I've picked up Forth to code for Agon Light, which is a new spin on those old platforms - it's BBC Micro-patterned, but uses some modern chips to make things faster and roomier. Easy to develop for on emulator too. One of the complaints I've read about Forth on micros was that even 8Kb interpreter overhead would be too much for a commercial game - what I've gathered is that many people used it primarily as a macroassembler in that context. But I have 512Kb and 20MHz to play with, plus external display processing, so I can probably ignore that overhead and do just fine.
I find Forth quite a bit easier to work with when I treat it as an interactive stack machine and do the bulk of development through offline code generation. That gives me a best-of-both where I can do useful things interactively, but I can add compiler tech to help rein in and structure whatever I'm doing.

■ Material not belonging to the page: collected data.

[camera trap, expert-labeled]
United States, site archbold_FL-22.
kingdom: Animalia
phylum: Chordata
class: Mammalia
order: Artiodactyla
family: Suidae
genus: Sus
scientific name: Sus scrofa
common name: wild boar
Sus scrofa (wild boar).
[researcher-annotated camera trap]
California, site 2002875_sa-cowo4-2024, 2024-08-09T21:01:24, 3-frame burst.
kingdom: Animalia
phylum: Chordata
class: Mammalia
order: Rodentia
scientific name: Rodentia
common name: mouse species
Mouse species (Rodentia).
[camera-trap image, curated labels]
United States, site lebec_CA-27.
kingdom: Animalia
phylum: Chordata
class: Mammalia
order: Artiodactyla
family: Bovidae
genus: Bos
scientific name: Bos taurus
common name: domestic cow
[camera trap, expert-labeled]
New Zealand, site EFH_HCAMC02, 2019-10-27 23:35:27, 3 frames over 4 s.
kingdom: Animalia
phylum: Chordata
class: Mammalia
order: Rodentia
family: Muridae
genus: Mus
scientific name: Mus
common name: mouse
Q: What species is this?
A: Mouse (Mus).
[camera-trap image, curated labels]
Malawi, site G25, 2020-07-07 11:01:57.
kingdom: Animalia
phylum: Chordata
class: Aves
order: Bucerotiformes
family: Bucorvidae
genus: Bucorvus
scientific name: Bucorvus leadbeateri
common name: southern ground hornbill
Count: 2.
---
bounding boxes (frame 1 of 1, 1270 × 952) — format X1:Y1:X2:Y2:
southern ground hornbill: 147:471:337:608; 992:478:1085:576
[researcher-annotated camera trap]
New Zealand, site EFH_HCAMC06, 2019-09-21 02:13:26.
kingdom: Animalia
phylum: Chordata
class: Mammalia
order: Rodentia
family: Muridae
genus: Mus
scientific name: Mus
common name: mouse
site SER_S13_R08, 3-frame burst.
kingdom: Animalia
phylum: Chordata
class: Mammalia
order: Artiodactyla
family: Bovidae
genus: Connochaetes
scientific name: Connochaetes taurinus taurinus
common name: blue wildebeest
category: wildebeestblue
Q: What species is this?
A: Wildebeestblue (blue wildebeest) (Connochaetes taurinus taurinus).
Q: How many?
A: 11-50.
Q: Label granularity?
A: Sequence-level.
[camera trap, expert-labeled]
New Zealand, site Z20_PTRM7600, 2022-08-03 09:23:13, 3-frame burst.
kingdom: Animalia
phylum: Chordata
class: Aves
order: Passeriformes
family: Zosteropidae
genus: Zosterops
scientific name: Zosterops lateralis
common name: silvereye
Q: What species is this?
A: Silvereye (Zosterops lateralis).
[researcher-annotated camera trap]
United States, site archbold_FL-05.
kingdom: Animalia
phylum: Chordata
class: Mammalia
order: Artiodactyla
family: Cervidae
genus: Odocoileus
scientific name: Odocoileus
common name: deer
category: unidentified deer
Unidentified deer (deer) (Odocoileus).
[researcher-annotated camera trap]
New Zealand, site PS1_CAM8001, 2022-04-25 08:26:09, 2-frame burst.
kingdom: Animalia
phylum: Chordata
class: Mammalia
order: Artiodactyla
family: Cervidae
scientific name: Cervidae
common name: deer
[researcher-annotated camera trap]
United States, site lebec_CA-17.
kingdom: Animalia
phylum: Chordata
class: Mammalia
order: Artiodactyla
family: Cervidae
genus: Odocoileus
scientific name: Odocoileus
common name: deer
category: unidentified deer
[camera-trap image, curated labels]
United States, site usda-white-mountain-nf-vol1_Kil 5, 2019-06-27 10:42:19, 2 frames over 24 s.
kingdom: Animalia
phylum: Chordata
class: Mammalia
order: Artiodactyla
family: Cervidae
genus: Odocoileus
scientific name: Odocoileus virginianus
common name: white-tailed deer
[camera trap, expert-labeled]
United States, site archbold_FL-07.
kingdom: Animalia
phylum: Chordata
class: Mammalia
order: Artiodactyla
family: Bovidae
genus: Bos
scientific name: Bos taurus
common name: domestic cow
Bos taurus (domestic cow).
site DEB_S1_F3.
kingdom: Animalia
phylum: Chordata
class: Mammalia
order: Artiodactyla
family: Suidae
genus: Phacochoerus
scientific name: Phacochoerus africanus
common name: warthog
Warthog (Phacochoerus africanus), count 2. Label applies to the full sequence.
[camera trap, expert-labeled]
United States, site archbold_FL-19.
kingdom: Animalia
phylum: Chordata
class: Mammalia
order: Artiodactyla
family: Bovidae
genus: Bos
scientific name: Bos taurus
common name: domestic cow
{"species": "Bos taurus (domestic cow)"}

I frickin' LOVE the Agon Light. To me it's the most exciting and promising of the "retro-inspired new computer" designs.
I've messed about with Forth on the Commodore 64 (via THEC64). It's fun but I haven't dug too deeply into it, like building a game with it or anything.
I find Forth quite a bit easier to work with when I treat it as an interactive stack machine and do the bulk of development through offline code generation. That gives me a best-of-both where I can do useful things interactively, but I can add compiler tech to help rein in and structure whatever I'm doing.